Skylar Dahl

Personal information
- Full name: Skylar Meilin Dahl
- Nickname: Sky
- Born: June 1, 2003 (age 23) Minneapolis, Minnesota, U.S.
- Education: University of Virginia
- Height: 5 ft 10 in (178 cm)

Sport
- Country: United States
- Sport: Pararowing
- Disability: Clubfoot
- Disability class: PR3

Medal record
Pararowing
Representing the United States
Paralympic Games
| Silver medal – second place | 2024 Paris | PR3 Mix4+ |
World Championships
| Gold medal – first place | 2026 Amsterdam | PR3 Mix4+ |
| Silver medal – second place | 2023 Belgrade | PR3 Mix4+ |

= Skylar Dahl =

American Paralympic rower

Skylar Meilin Dahl (born June 1, 2003) is an American pararower.
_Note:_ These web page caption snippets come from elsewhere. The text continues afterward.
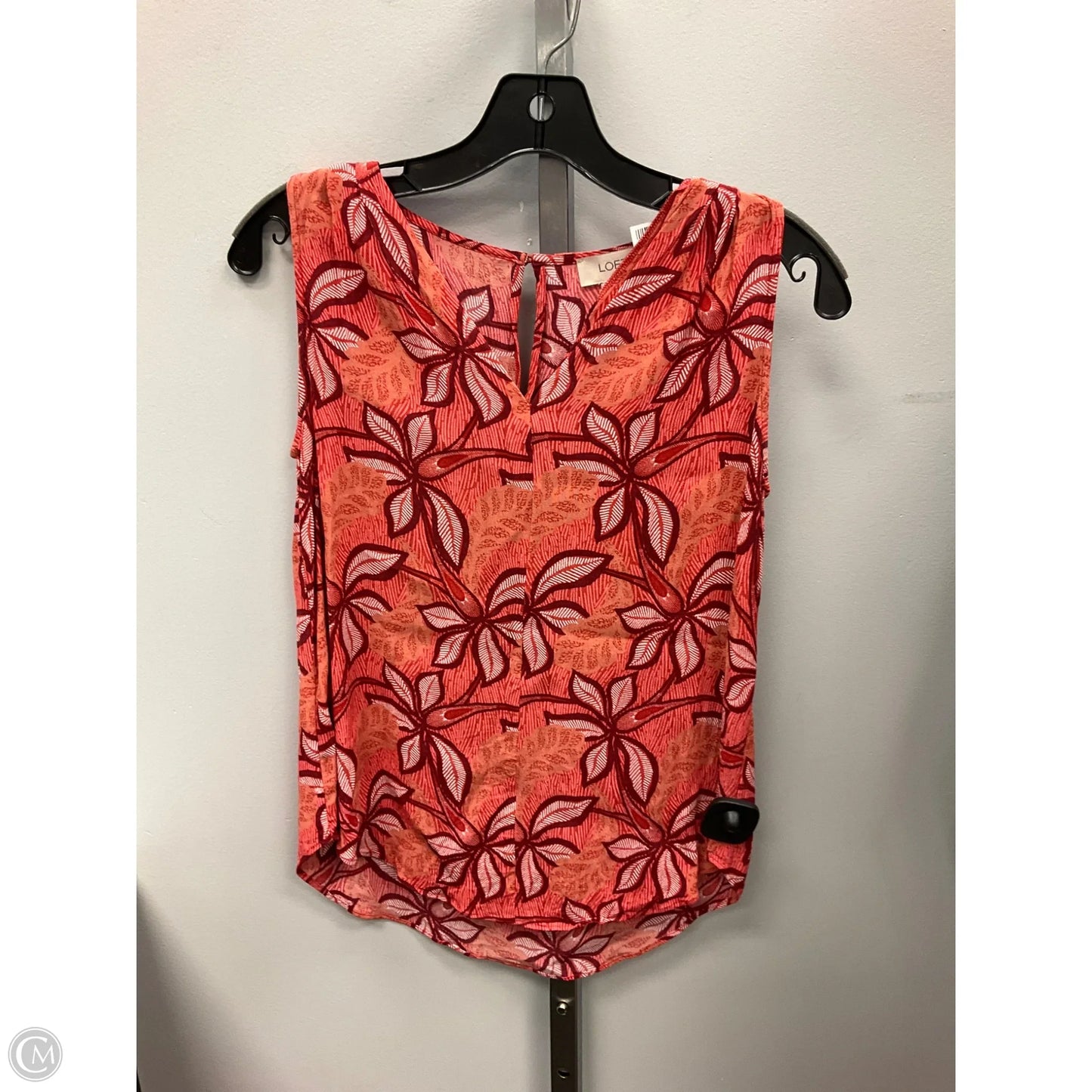 Top Sleeveless By Loft In Floral Print, Size: Xs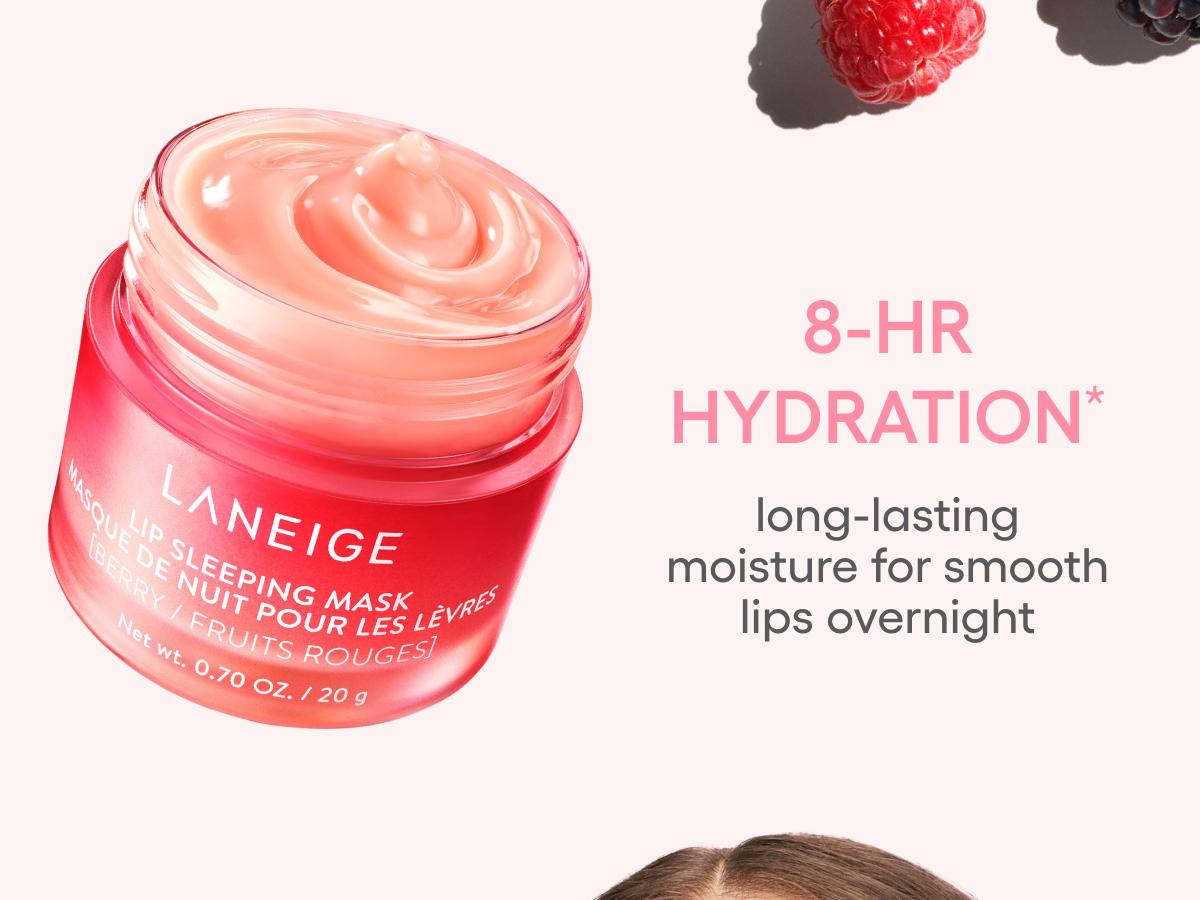 Laneige Lip Sleeping Mask, Hydrating and Nourishing Lip Mask, Korean Lip Care, Infused with Vitamin C, Murumuru & Shea Butter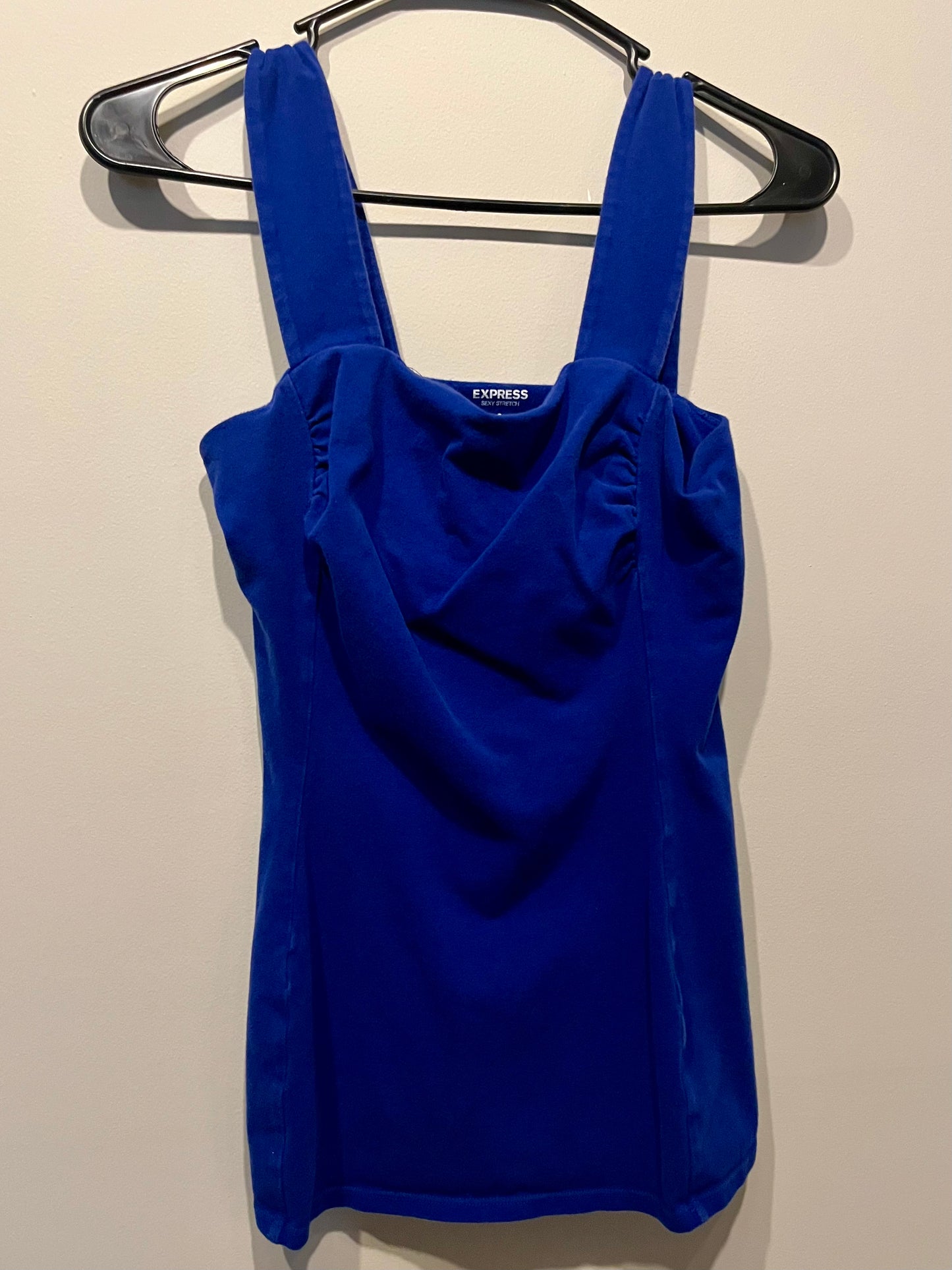 Express Blue Shelf Bra Tank Top- Size Small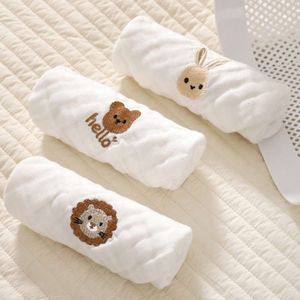 Baby Square 6 Layers Cotton Handkerchief Face Washcloth Gauze Towel Burp Cloths Bathing Feeding Drooling Bib
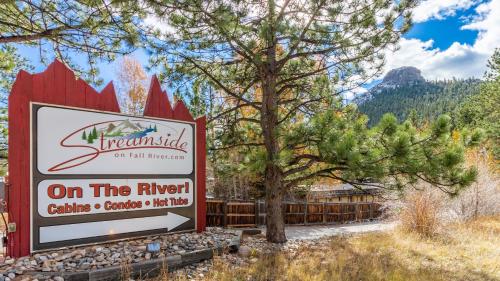 Streamside on Fall River in Estes Park, USA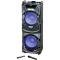 Boxa activa fixa AKAI DJ-S5H, dual USB, card SD, Bluetooth, microfon wireless si telecomanda, 400W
She represented the United States at the 2024 Summer Paralympics.

==Early life and education==
Dahl was born to Andy and Kari Dahl. Her father played college basketball at Southern Utah University and Augustana University. She was born with bilateral clubfeet.

She attended Centennial High School in Blaine, Minnesota. She started rowing her freshman year of high school after an injury to her foot ended her basketball career. She rowed at the Twin Cities Youth Center for three years. She attends the University of Virginia and is majoring in psychology.

==Career==
Dahl made her international debut for the United States at the 2023 World Rowing Championships and won a silver medal in the PR3 Mixed coxed four event with a time of 7:25.01.

On January 17, 2024, she was selected to represent the United States at the 2024 Summer Paralympics. She won a silver medal in the mixed coxed four event.

She competed at the 2026 World Rowing Championships and won a gold medal in the PR3 Mixed coxed four event with a time of 6:46.60, finishing 1.27 seconds ahead of Great Britain. This marked the first title for the U.S. in the event at the World Rowing Championships, ending Great Britain's 15-year winning streak.